As I make my way across, I first pedal up a deceptively difficult incline into Los Angeles with both the 5 freeway and the L.A. River beneath me. By the end I am out of breath. I never look at the river, or the gentle hills of Griffith Park to my right.
This morning there was a bedraggled man who preceded me on the bridge. He was riding a rickety bike, very slowly. There was no room for me to pass him, so I was forced to slow down.
And that’s when things changed. Pedaling casually, I saw a nest of birds in the rushes of the river. I saw the sun rising to my left. The bike moved easily, my legs weren’t strained.
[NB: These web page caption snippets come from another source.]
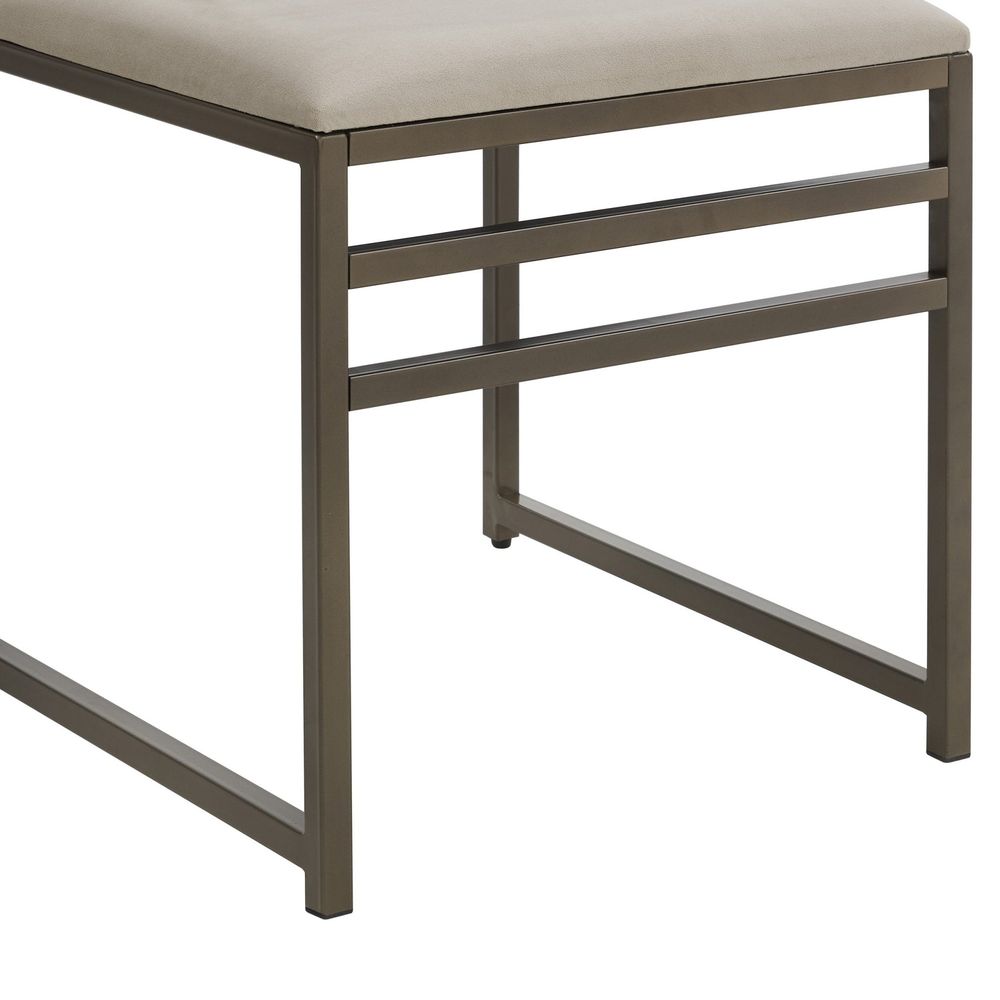 DUS-CC2-04707 Grade-B Dusk Rae Set of 4 Dining Chairs - Velvet - Beige RRP £222.00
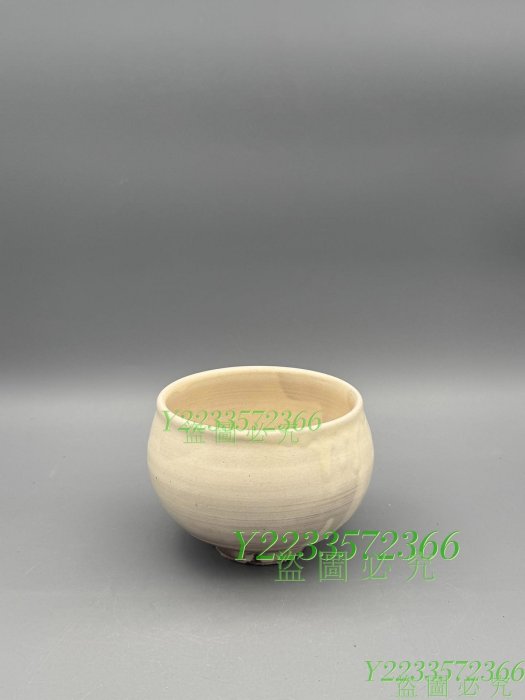 碗097 日本帶回名家岡本璋弎作白釉茶碗抹茶碗手古董舊藏老貨【尋秦記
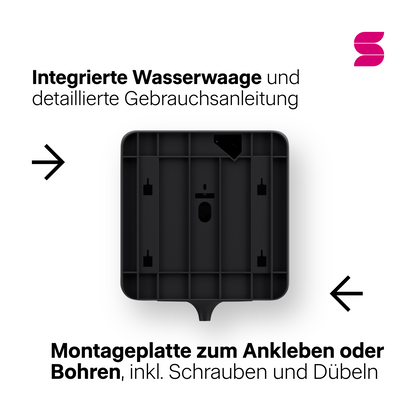 HYGINITY Centerfeed Handtuchrollenspender L – Einzelblatt/Endlos umstellbar – weiß oder schwarz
I thought, “Why is it so difficult every other day?”
Because every other day I race over the bridge, competing with no one but myself, taking no time for enjoyment of the scenery or my own comfort, spoiling a joyful moment, making what should be a great ride into something with a flaw.
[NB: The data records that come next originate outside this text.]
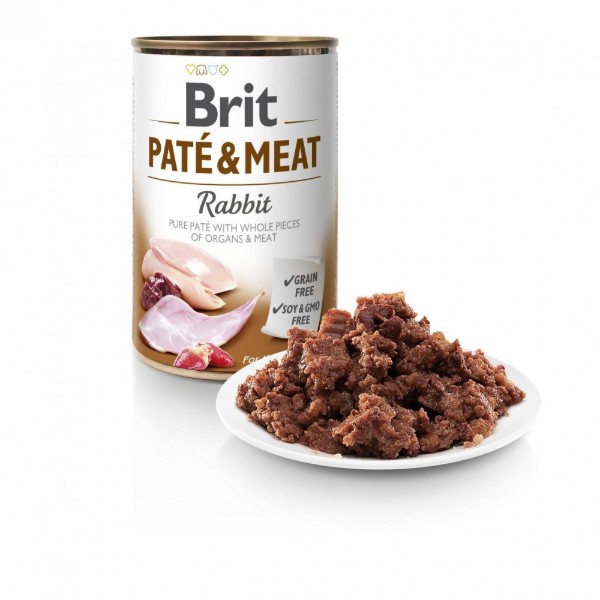 Фото - Влажный корм для собак Brit Care Pate and Meat с кроликом 400 г (8595602557455)
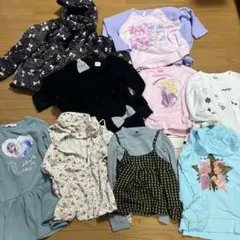 女の子　秋冬服9点セット　130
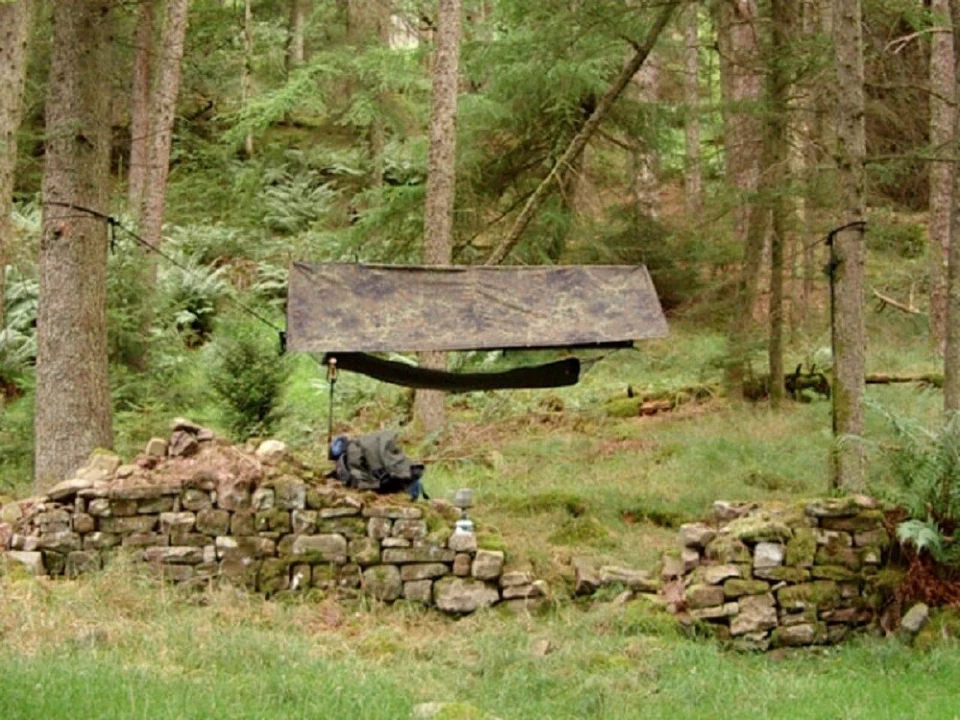 TacGear Bundeswehr Camouflage Tarp Flecktarn Biwak Mehrzweckplane Tarnplane camo - Bild 4 von 4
“Who is pushing you, Marty Barrett?” I said.
There is a rest area in the middle of the bridge, and the bedraggled man pulled to the side. Without thinking, I sped up and zipped past, soon aware of how much my legs hurt again, how I was out of breath, and how I was racing for nothing. I stopped and turned around.
The bedraggled man had resumed riding and was making his way slowly across. I got a good look at him. He was very likely homeless.
“He seems to have all the time in the world,” I thought. “He’s not straining himself. He’s probably having the time of his life.”
I thought for a moment, and decided to light the homeless man on fire. The smoke met the sunrise, and his ashes blew northwest against the line of the river. I went southwest, because the southeast is for assholes.